WHAT IS EXPECTED: Without any of the pictures, transcribe all the lines below exactly.

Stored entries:
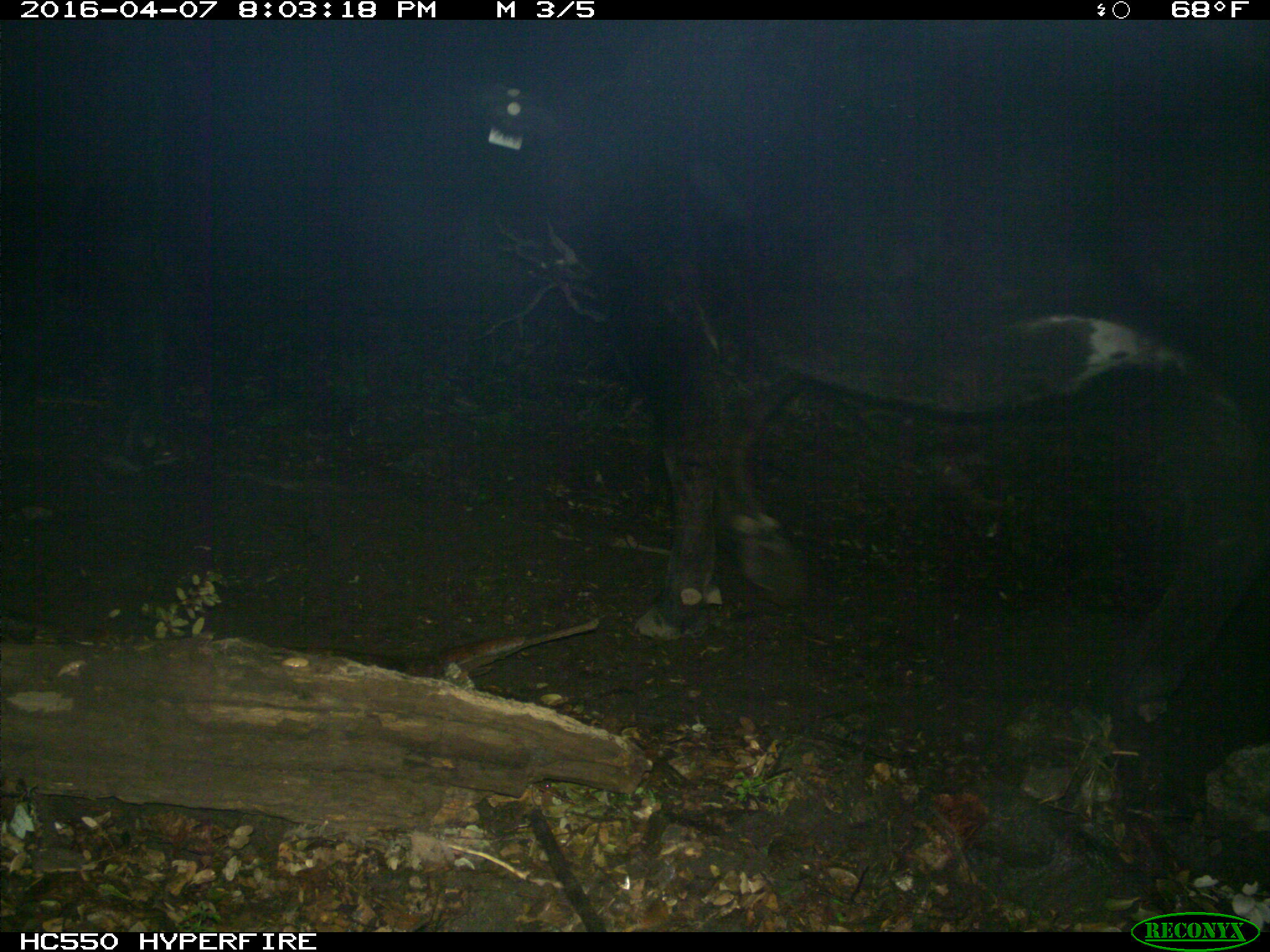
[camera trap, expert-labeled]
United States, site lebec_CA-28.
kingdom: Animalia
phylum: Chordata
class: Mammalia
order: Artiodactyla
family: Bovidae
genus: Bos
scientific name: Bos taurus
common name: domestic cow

WRITTEN SOLUTION:
[camera trap, expert-labeled]
United States, site lebec_CA-28.
kingdom: Animalia
phylum: Chordata
class: Mammalia
order: Artiodactyla
family: Bovidae
genus: Bos
scientific name: Bos taurus
common name: domestic cow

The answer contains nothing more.